We ran across bare hills on an unmetalled road under a burning sun in front of a volley of playful repartee from the prominent citizens inside. It was the 4th of July. The horses had American flags in their head–stalls, some of the women wore flags and coloured handkerchiefs in their belts, and a young German on the box–seat with me was bewailing the loss of a box of crackers. He said he had been sent to the Continent to get his schooling and so had lost his American accent; but no Continental schooling writes German Jew all over a man's face and nose. He was a rabid American citizen—one of a very difficult class to deal with. As a general rule, praise unsparingly, and without discrimination. That keeps most men quiet: but some, if you fail to keep up a continuous stream of praise, proceed to revile the Old Country—Germans and Irish who are more Americans than the Americans are the chief offenders. This young American began to attack the English army. He had seen some of it on parade and he pitied the men in bearskins as "slaves." The citizen, by the way, has a contempt for his own army which exceeds anything you meet among the most illiberal classes in England. I admitted that our army was very poor, had done nothing, and had been nowhere. This exasperated him, for he expected an argument, and he trampled on the British Lion generally. Failing to move me, he vowed that I had no patriotism like his own. I said I had not, and further ventured that very few Englishmen had; which, when you come to think of it, is quite true. By the time he had proved conclusively that before the Prince of Wales came to the throne we should be a blethering republic, we struck a road that overhung a river, and my interest in "politics" was lost in admiration of the driver's skill as he sent his four big horses along that winding road. There was no room for any sort of accident—a shy or a swerve would have dropped us sixty feet into the roaring Gardiner River. Some of the persons in the coach remarked that the scenery, was "elegant." Wherefore, even at the risk of my own life, I did urgently desire an accident and the massacre of some of the more prominent citizens. What "elegance" lies in a thousand–foot pile of honey–coloured rock, riven into peak and battlement, the highest peak defiantly crowned by an eagle's nest, the eaglet peering into the gulf and screaming for his food, I could not for the life of me understand. But they speak a strange tongue.

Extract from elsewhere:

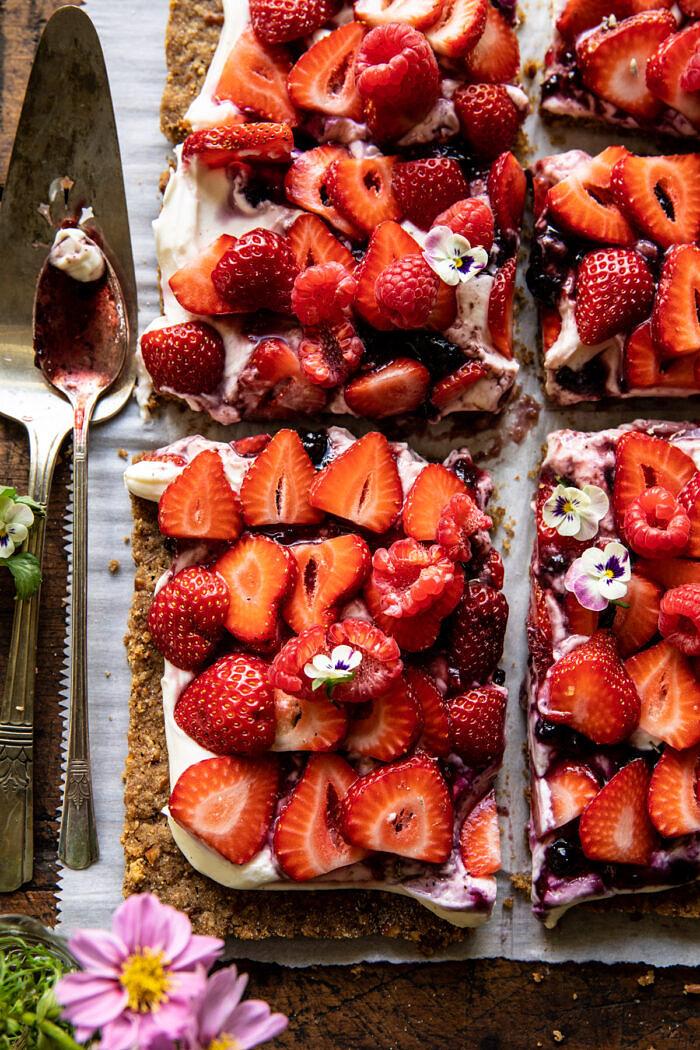 Egyszerű eper és tejszín rozs perec torta    halfbakedharvest.com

En route we passed other carriages full of trippers, who had done their appointed five days in the Park, and yelped at us fraternally as they disappeared in clouds of red dust. When we struck the Mammoth Hot Spring Hotel—a huge yellow barn—a sign–board informed us that the altitude was six thousand two hundred feet. The Park is just a howling wilderness of three thousand square miles, full of all imaginable freaks of a fiery nature. An hotel company, assisted by the Secretary of State for the Interior, appears to control it; there are hotels at all the points of interest, guide–books, stalls for the sale of minerals, and so forth, after the model of Swiss summer places.